Diving deep into the month by month numbers

10 Replies

Hey BP,

Does anyone have a Monthly P+L/budgeting template they use for underwriting bigger value add apartment deals they would be willing to share?

Have an accepted LOI on a 46 unit apartment building. The value add will be mostly in increasing the projects occupancy from low 70s% to market occupancy (about 94% physical, 91-92% economic). We have budgeted a Capex assumption and have solid working year 1 Opex developed with our property manager.

But I want to create a Month by month budget for the first year incorporating our construction project timeline (wll be developed during due diligence) and the Expiration schedule on the leases. We will raise 9 months of principle and interest reserves (along with the funds to close and Capex) but I want to have a clear picture of what each month will look like so we can plan for any weak spots up front.

I am not an Excel wizard so if anyone has a tool they can share for this type of budgeting that would be spectacular. 

Thank you!

Congrats on getting your LOI accepted. Exciting stuff! Unfortunately, I only have a year by year P+L, not monthly. I assume though, that you can take your existing P+L and break it down into month by month, but that could be a good amount of work. Wish I could be of more help. Good luck!

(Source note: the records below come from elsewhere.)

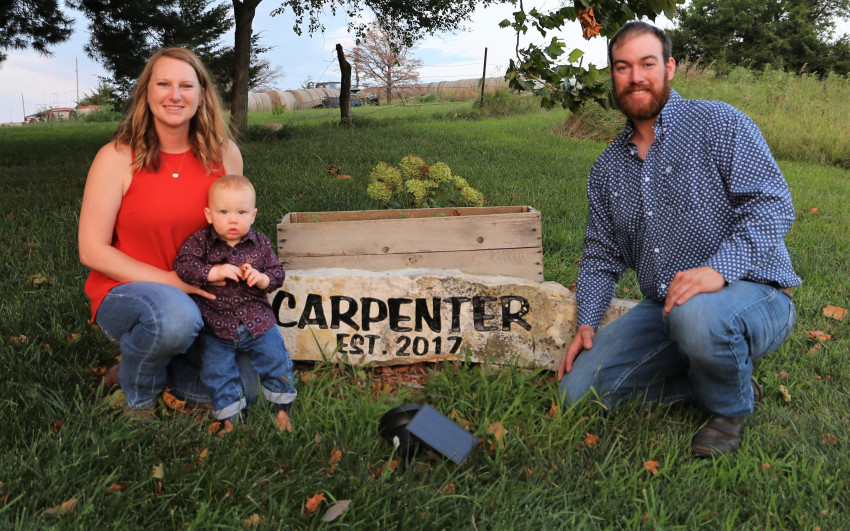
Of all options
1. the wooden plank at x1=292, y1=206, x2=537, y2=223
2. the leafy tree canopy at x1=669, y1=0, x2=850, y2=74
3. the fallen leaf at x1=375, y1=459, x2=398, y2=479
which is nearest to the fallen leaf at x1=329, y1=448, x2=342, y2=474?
the fallen leaf at x1=375, y1=459, x2=398, y2=479

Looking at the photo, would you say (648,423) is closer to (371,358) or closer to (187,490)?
(371,358)

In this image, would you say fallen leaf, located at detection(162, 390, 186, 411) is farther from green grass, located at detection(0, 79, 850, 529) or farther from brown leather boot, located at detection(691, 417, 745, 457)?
brown leather boot, located at detection(691, 417, 745, 457)

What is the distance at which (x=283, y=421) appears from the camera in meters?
2.78

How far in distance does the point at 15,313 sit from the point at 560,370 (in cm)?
298

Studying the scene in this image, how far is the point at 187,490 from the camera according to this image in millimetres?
2236

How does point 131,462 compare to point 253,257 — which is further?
point 253,257

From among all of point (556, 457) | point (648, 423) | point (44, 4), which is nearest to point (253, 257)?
point (556, 457)

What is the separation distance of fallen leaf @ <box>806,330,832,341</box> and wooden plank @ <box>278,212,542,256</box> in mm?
1706

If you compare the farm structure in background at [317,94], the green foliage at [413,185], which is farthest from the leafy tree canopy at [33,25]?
the farm structure in background at [317,94]

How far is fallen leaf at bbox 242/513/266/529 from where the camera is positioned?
6.84ft

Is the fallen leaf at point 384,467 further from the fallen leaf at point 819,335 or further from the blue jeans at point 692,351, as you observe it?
the fallen leaf at point 819,335

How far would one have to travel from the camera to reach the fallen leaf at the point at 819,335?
3.89 metres

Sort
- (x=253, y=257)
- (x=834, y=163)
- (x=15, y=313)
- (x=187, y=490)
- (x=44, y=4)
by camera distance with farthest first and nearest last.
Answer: (x=834, y=163) < (x=44, y=4) < (x=15, y=313) < (x=253, y=257) < (x=187, y=490)

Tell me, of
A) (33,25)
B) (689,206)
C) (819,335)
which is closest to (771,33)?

@Maxwell Manatt congrats! I’ve got a 40 closing in 2 weeks. Here’s a spreadsheet I use on an annual basis and to analyze a potential acquisition that should be helpful. https://docs.google.com/spreadsheets/d/1KyxuyCYIe7MwFJ6Tumqu14ZgyA-nN305GvUCP0qcnnI

@Maxwell Manatt I will PM you a spreadsheet that I set up for a 19 unit. It is fairly rough, but in line with what you are describing above. It lays out on a quarterly basis, capex budget and cash flow. It also has a unit by unit monthly reno schedule.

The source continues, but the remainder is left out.